[start]

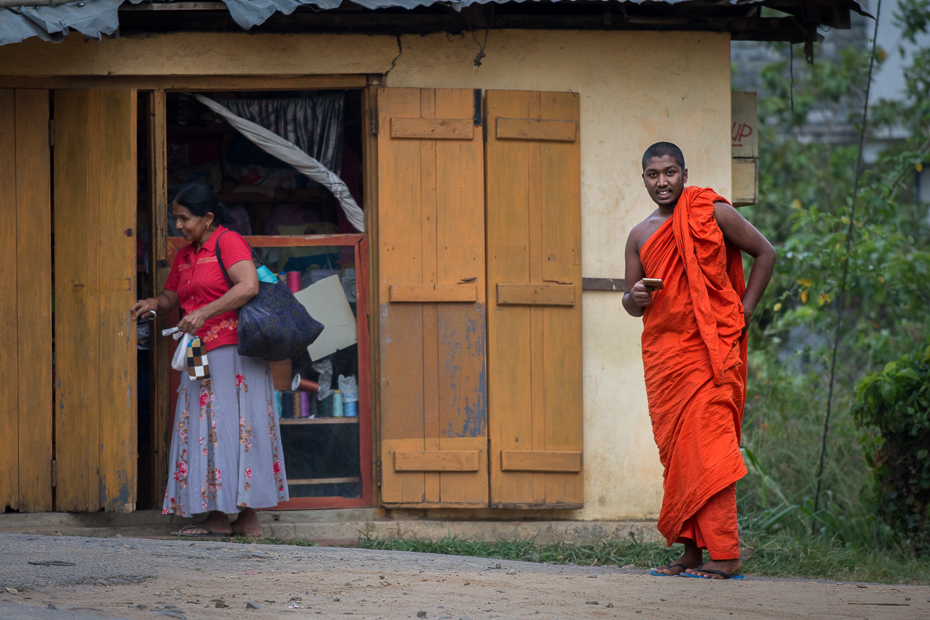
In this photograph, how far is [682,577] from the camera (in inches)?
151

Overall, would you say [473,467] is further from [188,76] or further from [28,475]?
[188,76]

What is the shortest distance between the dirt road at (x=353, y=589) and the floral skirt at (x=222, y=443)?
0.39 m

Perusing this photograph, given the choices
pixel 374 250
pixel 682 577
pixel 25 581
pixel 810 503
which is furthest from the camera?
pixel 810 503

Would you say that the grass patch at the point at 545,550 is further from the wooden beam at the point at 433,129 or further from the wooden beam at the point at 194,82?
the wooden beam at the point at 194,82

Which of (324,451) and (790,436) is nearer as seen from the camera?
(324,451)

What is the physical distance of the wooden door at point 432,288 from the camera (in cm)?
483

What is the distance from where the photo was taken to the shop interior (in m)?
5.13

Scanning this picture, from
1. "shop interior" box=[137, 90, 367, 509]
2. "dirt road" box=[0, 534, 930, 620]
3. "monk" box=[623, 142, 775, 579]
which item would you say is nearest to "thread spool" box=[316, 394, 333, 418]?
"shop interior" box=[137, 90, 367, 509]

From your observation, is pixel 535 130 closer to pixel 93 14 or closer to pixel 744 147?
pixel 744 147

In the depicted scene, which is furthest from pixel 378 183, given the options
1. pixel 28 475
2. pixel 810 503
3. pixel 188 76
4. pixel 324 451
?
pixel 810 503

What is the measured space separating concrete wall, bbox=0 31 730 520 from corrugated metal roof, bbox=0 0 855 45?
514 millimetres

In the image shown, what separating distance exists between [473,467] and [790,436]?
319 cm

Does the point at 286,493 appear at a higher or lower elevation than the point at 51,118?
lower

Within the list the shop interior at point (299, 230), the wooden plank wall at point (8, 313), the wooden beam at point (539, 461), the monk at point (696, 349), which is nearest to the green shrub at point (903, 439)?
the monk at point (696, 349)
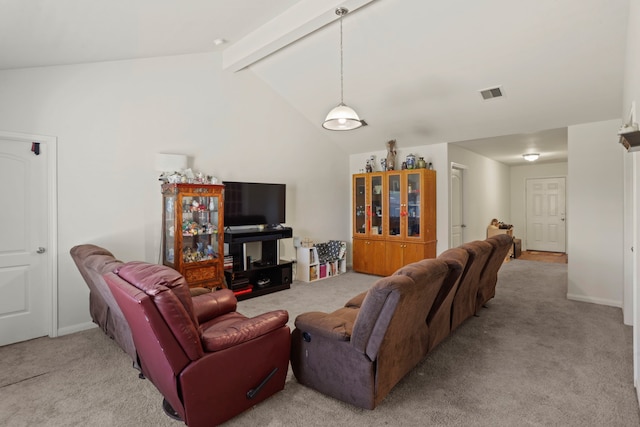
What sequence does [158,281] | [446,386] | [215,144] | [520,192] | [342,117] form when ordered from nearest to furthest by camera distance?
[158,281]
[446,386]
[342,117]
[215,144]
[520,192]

[end]
[start]

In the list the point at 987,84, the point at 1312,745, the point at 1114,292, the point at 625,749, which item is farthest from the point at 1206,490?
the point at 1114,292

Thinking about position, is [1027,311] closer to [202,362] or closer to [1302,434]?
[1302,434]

[end]

## [WHAT TO PRODUCE]
How many lines in the two blocks above contain the string "item" with case matching? Reply with the number only.

## [REPLY]
2